To the Editor:
On July 21, the New Jersey Supreme Court unanimously decided that Sparta Township’s assessment of 58 property owners to pay for repairs to the privately owned Glen Lake dam was illegal. After four years of litigation, Sparta failed to prove that the assessed properties benefited from the repairs to the dam, as required by the relevant statute.
As one of the assessed homeowners, and a plaintiff in the challenge to this illegal assessment, I’d like to provide some background on how the flawed assessment process played out from a property owner’s point of view. Membership in the private Glen Lake Beach Club is not determined by lake rights granted in a homeowner’s deed, but by a perimeter description contained in the by-laws of the Glen Lake Beach Club that describes which properties are eligible to join the Beach Club.
When my husband and I purchased our home on Glen Road in 1999, our property had no connection to Glen Lake at all. The perimeter description in the Beach Club by-laws in effect in 1999 excluded properties located to the south of Glen Road. In 2003, the Beach Club amended the perimeter description to include 11 properties, including ours, to the south of Glen Road. They did not inform my husband and me as the owners of one of the affected properties. We did not have any chance to decline this unwanted “privilege.” We never joined the Beach Club or used the lake. We cannot see the lake from our house and cannot safely access the lake by foot as it is located across a busy, narrow county road and quite a distance away.
In 2011, the Beach Club and Sparta Township entered into a contract whereby Sparta would become a co-borrower on a loan from the New Jersey Department of Environmental Protection to fund the dam repairs. Sparta agreed to impose an assessment on property owners whose properties were located within the expanded perimeter description. Our property was included on this list without our knowledge or consent.
My husband and I first learned about the proposed assessment in 2012, when the Beach Club finally sent us a notice stating that Sparta would be assessing those properties “within the Glen Lake filed map area.” This didn’t concern me because I was aware that our property deed did not reference any filed map. As it turned out, the Beach Club ultimately could not locate any such referenced map in Sparta Township or Sussex County records.

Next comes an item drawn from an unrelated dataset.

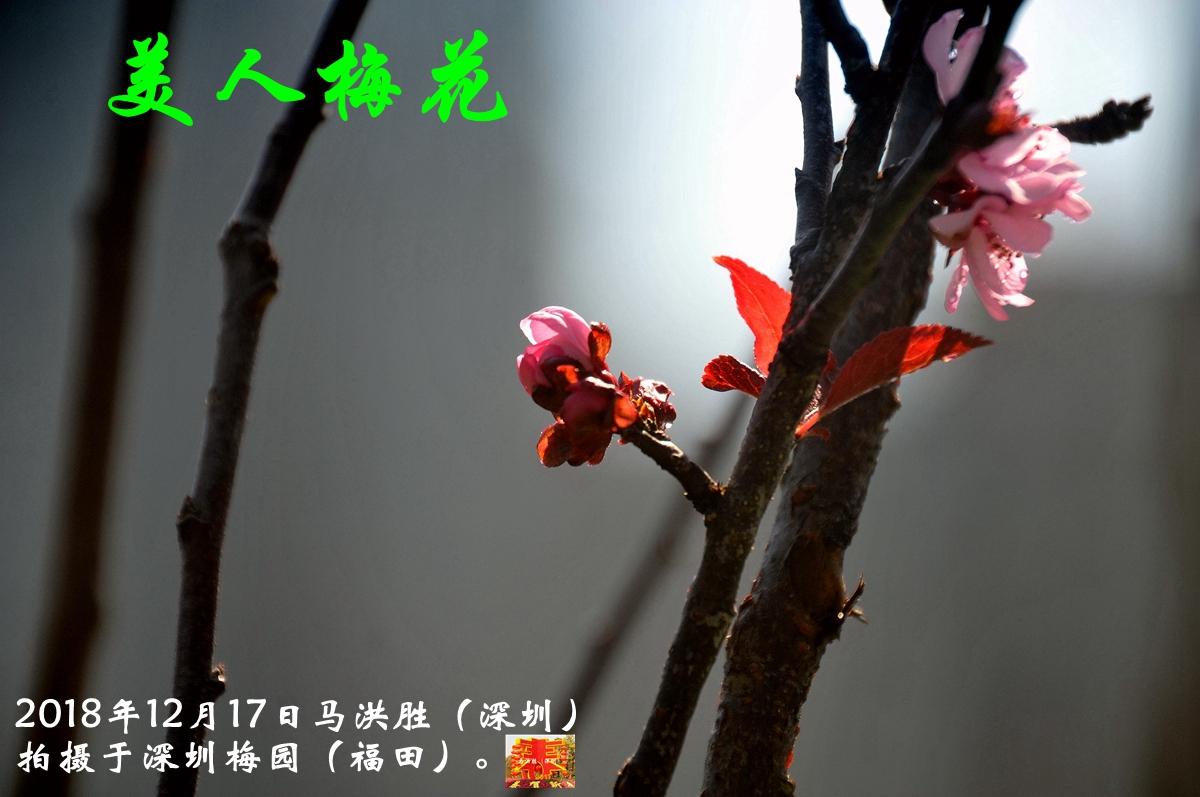 美人梅花_232.jpg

In 2016, Sparta started public hearings on the proposed assessment. At the first public hearing I was told by the Beach Club’s attorney that properties which were subdivided out of a tract conveyed by a 1945 deed from Eva Hollinshed to Lakeland Investment Co. were granted lake rights to Glen Lake. After doing some research, I determined that our property was not subdivided out of the Hollinshed tract, and that neither our deed, nor any deed in our chain of title, contained lake rights to Glen Lake. After I pointed these facts out to the Beach Club’s attorney, with a copy to the township, she responded by stating that the Beach Club’s position was that “all properties that have historically been offered rights to Glen Lake and the right to join the Glen Lake Beach Club,” based on the perimeter description contained in the Beach Club’s by-laws, would be assessed.
The Beach Club, through their attorney, represented in writing to both the township attorney and one of the other plaintiffs in this case that the perimeter description had never been revised and that all of the assessed properties had always been eligible for membership. When I pointed out to both the Beach Club’s attorney and the township council that perimeter description had indeed been revised and that our property had not “historically” been offered lake rights and the right to club membership, I received no satisfactory answer.

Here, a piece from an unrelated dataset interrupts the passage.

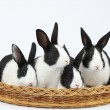 Cute bunnies — Stock Photo #41539331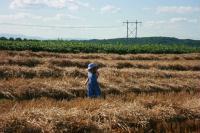 Neva in the freshly cut wheat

The Kafkaesque end result was that our property was assessed almost $14,000 to pay for repairs to a dam owned by a private beach club of which we have never been members, simply because the Beach Club, without our consent and without notice to us, decided to add our property to their perimeter description. The assessor’s report that the township council relied on to justify this assessment offered no evidence that the repairs to the dam benefited our property in any way, according to the NJ Supreme Court opinion. Indeed, according to a May 4, 2016, report titled “Glen Lake Dam Rehabilitation Project: Tax Impact if No Lake,” obtained from the township via an OPRA request, the only properties that reap a benefit from the repaired dam are the 17 properties closest to Glen Lake.
To add insult to injury, the Beach Club can change their by-laws at any time to exclude our property from eligibility to join. Since we have no lake rights in our deed, we would have no guaranteed recourse and could be stuck paying a very expensive assessment but still have no right to use the lake.
The township must start from the beginning to determine which properties will be assessed. Hopefully, the assessment will be fairly imposed only on those properties that truly benefit from the dam repairs. Otherwise, Sparta will simply end up wasting more money on further litigation.